(TASK ITEM):
Filter the entries, keeping every line with the word "Plasmodium".

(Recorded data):
⁂

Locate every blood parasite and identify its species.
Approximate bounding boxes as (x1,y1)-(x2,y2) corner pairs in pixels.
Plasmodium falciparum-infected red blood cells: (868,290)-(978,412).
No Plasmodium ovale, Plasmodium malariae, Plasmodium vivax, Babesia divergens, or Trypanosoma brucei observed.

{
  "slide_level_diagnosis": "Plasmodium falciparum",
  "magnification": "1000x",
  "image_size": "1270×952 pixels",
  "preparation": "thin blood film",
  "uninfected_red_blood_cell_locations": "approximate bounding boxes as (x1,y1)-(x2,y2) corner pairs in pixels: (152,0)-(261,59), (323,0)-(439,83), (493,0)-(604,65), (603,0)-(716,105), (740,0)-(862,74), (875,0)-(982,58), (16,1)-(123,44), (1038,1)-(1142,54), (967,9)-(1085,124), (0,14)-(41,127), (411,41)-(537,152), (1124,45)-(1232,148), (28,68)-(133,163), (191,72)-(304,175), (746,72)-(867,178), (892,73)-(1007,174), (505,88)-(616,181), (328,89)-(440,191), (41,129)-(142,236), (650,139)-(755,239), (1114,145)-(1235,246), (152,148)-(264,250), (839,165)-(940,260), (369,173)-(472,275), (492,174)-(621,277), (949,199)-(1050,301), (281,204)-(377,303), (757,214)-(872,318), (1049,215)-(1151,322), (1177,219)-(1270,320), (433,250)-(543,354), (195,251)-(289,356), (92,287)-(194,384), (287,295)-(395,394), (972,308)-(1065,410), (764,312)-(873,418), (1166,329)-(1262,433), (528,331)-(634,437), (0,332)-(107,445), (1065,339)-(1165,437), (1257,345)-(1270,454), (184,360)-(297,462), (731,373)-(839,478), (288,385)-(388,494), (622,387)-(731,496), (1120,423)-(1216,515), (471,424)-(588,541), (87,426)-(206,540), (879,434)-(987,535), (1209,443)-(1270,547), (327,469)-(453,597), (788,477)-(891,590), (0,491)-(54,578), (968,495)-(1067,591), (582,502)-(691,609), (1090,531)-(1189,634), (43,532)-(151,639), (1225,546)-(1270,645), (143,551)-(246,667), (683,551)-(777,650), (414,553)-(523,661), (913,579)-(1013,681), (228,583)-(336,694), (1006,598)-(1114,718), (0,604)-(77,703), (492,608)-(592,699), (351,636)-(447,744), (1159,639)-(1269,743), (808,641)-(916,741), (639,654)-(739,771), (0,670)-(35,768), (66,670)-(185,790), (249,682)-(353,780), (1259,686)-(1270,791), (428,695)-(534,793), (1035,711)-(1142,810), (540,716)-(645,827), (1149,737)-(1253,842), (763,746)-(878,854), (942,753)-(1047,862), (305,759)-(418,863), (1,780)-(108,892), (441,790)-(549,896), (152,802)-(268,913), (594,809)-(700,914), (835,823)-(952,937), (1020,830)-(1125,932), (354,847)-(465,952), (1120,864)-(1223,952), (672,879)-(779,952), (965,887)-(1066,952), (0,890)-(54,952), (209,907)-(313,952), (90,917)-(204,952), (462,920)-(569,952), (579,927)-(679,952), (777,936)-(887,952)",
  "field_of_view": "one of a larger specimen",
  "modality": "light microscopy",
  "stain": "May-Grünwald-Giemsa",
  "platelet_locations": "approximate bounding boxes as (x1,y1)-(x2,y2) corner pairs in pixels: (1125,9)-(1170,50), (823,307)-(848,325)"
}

⁂

(SOLUTION TO THE PROBLEM):
Plasmodium falciparum-infected red blood cells: (868,290)-(978,412).
No Plasmodium ovale, Plasmodium malariae, Plasmodium vivax, Babesia divergens, or Trypanosoma brucei observed.
  "slide_level_diagnosis": "Plasmodium falciparum",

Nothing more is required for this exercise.